2009年12月30日

岡田斗司夫のひとり夜話 第4回レポート その01

 岡田斗司夫のひとり夜話@大阪 in studio zaza 2009年12月19日(土)を観にいってきました。この日の大阪市内では初雪が降るほど寒かったので、会場までバイクで45分ほどかかるaliasは冷たい風に体を震わせながら走っていたのですが、そんな労力をいとわないほど楽しみにしているイベントなのです。


 会場に行ってみると開場待ちの列にロープが張ってありました。第1回目のイベントは小さな劇場側だったので、開場待ちの人たちが列を作っていてもそれほど問題はなかったのです。でも、2回目からはキャパ200人の劇場に変わり、エレベーターがすぐ近くにあるところに列ができてしまうという悪条件になってしまったのです。そのため、最初はエレベーターの出口に人が並ばないようにイベンターの人が声かけをしていたのですが、3回目は2列に並ぶよう支持したりして、いろいろ試行錯誤中みたいです。

alias的には列の先頭の位置を左側に寄せるか、エレベーターの前後にロープを張って列の途中をロープで区切るのがベストだと思っているのですが、誘導する人が必要になるので3人ぐらいで仕切っていることを考えると少し難しいかも?主催のワイ・シー・トイズ・ラボさんは岡田さんを大阪に月一でイベントをするようにしてくれた立役者の方々なので、できる限り指示には従いますよ!と思っても口には出せないaliasなのでした。

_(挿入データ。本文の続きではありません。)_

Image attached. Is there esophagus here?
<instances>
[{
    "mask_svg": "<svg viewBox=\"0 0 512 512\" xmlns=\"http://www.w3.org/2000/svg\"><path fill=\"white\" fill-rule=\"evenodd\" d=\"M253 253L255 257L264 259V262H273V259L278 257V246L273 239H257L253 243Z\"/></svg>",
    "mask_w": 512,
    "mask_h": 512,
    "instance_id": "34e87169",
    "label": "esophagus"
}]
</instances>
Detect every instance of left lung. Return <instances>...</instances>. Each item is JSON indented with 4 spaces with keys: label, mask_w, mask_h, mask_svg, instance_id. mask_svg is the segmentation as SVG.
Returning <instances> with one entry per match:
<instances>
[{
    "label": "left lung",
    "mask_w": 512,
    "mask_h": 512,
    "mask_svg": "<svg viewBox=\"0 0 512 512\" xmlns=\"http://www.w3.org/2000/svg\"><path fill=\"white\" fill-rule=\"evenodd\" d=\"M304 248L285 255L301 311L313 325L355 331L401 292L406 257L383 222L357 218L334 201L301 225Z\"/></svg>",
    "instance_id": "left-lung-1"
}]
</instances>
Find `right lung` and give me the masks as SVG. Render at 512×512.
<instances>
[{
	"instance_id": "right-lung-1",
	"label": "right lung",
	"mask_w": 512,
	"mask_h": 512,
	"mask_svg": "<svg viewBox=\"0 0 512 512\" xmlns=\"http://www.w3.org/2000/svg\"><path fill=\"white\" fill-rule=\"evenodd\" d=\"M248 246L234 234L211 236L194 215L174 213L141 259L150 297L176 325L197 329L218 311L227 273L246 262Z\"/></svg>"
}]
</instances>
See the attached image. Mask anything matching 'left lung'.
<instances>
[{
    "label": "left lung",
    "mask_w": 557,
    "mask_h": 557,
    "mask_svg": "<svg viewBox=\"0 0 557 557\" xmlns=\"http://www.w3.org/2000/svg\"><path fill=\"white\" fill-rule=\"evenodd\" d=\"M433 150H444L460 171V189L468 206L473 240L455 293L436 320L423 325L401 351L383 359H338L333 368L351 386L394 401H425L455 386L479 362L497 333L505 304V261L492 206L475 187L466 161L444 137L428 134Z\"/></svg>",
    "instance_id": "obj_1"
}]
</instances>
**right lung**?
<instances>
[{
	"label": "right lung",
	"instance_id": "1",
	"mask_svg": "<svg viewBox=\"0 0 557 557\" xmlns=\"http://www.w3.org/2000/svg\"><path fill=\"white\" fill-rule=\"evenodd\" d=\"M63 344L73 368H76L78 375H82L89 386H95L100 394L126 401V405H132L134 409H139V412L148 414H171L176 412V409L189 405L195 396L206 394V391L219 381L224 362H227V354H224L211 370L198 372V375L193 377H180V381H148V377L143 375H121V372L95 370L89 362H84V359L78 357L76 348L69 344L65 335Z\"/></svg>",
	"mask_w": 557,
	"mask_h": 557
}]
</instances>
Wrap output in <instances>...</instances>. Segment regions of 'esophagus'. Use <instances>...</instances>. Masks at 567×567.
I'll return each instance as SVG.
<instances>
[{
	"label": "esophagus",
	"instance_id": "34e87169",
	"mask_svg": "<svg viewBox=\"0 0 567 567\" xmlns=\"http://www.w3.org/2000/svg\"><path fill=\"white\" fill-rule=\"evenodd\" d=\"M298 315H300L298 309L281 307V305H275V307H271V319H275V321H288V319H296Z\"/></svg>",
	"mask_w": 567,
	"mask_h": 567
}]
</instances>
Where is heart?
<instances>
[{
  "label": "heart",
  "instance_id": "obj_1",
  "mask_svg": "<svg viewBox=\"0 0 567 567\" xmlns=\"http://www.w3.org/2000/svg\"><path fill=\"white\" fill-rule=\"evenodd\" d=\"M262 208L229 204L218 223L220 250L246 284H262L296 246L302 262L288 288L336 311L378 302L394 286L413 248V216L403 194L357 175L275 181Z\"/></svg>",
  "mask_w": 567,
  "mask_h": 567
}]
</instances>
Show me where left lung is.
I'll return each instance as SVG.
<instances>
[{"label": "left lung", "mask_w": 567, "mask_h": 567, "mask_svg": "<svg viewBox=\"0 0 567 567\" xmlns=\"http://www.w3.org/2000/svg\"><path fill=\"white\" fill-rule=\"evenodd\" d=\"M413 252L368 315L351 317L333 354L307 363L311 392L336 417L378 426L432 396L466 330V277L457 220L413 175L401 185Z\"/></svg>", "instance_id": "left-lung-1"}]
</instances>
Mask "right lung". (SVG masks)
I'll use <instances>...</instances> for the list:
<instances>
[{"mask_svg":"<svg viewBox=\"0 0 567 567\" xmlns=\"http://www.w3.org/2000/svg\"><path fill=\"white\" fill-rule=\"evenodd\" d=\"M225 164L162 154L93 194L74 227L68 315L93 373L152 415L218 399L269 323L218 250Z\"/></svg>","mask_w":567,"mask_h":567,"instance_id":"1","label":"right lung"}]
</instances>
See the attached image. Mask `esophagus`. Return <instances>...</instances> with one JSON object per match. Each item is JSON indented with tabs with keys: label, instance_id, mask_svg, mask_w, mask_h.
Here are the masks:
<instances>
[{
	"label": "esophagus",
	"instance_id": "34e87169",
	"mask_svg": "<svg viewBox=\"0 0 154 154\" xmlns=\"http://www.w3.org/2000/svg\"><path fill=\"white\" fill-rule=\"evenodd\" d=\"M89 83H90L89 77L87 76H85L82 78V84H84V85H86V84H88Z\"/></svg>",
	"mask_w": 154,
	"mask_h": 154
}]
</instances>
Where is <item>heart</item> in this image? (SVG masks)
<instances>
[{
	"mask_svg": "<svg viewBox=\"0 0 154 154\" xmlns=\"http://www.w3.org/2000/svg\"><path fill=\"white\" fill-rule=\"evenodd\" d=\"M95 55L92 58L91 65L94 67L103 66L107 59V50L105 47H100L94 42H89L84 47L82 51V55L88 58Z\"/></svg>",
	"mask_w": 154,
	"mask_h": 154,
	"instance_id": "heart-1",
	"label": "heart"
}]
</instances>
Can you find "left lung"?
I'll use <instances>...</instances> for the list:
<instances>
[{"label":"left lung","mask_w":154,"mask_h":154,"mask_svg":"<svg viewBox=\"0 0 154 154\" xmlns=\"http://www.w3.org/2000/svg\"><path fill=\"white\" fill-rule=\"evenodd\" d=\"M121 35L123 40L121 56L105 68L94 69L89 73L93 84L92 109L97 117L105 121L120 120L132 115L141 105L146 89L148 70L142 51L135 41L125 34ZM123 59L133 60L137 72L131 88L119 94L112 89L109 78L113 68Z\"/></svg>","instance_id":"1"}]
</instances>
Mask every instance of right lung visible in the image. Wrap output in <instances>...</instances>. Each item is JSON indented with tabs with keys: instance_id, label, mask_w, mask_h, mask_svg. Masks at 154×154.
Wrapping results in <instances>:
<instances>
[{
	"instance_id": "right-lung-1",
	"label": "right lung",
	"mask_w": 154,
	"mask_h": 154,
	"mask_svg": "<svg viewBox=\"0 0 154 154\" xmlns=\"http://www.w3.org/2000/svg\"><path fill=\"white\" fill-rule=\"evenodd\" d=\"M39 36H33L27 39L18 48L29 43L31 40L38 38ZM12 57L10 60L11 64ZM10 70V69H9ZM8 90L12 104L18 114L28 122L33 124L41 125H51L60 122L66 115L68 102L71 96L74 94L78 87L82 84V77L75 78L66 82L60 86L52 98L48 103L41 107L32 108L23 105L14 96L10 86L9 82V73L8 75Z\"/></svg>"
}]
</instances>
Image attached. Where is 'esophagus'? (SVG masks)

 で、大阪会場に来ている人以外には全くわからない話から始まって、本題です。



hitoriyawa4.JPG




【本について】


●本棚の話

 最近、ブルータスからも取材されたが、オタキング事務所には人に見せるために選んだ本棚がある。昔は自分の気に入った本を並べていたが、本棚を見るとその人が分かるようにすることが必要だと思った。


●本棚の歴史

 はじめは自分の部屋がなかったので、ばあちゃんと一緒の部屋だった。そして、姉と2人の部屋を貰ったが思春期になった姉から部屋を追い出され、廊下が自分の部屋になってしまった。家業の刺繍屋が儲かり始めたので、10万円もする平凡社の百科事典を買ってもらったが、相変わらず廊下で本を読んでいた。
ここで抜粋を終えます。